[Collected data entries]
****

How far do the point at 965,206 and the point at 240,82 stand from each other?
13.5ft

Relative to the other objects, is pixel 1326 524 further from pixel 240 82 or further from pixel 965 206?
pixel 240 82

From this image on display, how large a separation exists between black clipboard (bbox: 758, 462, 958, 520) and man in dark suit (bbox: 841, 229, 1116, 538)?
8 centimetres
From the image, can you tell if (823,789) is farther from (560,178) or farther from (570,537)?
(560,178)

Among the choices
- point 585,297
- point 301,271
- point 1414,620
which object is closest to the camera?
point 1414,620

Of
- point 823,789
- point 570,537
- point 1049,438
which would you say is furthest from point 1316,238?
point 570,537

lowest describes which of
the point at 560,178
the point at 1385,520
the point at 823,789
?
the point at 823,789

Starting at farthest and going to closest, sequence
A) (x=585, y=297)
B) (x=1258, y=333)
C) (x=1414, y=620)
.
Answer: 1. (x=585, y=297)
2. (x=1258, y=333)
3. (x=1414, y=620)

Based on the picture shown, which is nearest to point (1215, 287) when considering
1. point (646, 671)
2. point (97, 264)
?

****

◆ **WHAT YOU SHOULD DO**: Reproduce all of the records above word for word, keeping every line unchanged.

◆ **SOLUTION**:
How far do the point at 965,206 and the point at 240,82 stand from each other?
13.5ft

Relative to the other objects, is pixel 1326 524 further from pixel 240 82 or further from pixel 965 206?
pixel 240 82

From this image on display, how large a separation exists between black clipboard (bbox: 758, 462, 958, 520) and man in dark suit (bbox: 841, 229, 1116, 538)?
8 centimetres
From the image, can you tell if (823,789) is farther from (560,178) or farther from (570,537)?
(560,178)

Among the choices
- point 585,297
- point 301,271
- point 1414,620
which object is closest to the camera?
point 1414,620

Of
- point 823,789
- point 570,537
- point 1049,438
which would you say is furthest from point 1316,238?
point 570,537

lowest describes which of
the point at 560,178
the point at 1385,520
the point at 823,789
?
the point at 823,789

Starting at farthest and going to closest, sequence
A) (x=585, y=297)
B) (x=1258, y=333)
C) (x=1414, y=620)
.
Answer: 1. (x=585, y=297)
2. (x=1258, y=333)
3. (x=1414, y=620)

Based on the picture shown, which is nearest to point (1215, 287) when considering
1. point (646, 671)
2. point (97, 264)
?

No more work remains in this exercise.